Task brief:
Rewrite the records from the line containing "What is the exact" through the end, putting "sneaker" wherever "running shoe" appears and leaving everything else unchanged. Give only those lines.

═══ Records for processing ═══

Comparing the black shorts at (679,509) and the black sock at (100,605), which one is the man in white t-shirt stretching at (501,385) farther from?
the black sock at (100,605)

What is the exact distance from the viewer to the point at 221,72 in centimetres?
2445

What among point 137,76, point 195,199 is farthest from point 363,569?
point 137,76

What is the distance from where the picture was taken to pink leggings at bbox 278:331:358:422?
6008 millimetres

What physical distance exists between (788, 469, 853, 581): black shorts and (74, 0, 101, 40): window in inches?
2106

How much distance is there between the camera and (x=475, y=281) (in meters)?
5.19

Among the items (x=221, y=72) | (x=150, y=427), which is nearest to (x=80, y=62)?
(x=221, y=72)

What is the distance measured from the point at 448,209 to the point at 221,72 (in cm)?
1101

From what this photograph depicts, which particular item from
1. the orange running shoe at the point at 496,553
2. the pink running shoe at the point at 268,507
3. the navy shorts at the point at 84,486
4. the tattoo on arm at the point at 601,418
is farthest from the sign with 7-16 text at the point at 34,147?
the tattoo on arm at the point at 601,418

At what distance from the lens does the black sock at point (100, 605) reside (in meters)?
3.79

═══

Written response:
What is the exact distance from the viewer to the point at 221,72 in centimetres?
2445

What among point 137,76, point 195,199 is farthest from point 363,569?
point 137,76

What is the distance from where the picture was taken to pink leggings at bbox 278:331:358:422?
6008 millimetres

What physical distance exists between (788, 469, 853, 581): black shorts and (74, 0, 101, 40): window in inches?
2106

How much distance is there between the camera and (x=475, y=281) (in meters)?
5.19

Among the items (x=221, y=72) | (x=150, y=427), which is nearest to (x=80, y=62)?
(x=221, y=72)

What is the distance measured from the point at 448,209 to the point at 221,72 (in cm)?
1101

From what this photograph depicts, which particular item from
1. the orange sneaker at the point at 496,553
2. the pink sneaker at the point at 268,507
3. the navy shorts at the point at 84,486
4. the tattoo on arm at the point at 601,418
is farthest from the sign with 7-16 text at the point at 34,147?
the tattoo on arm at the point at 601,418

At what distance from the lens does the black sock at point (100, 605) reside (in meters)?
3.79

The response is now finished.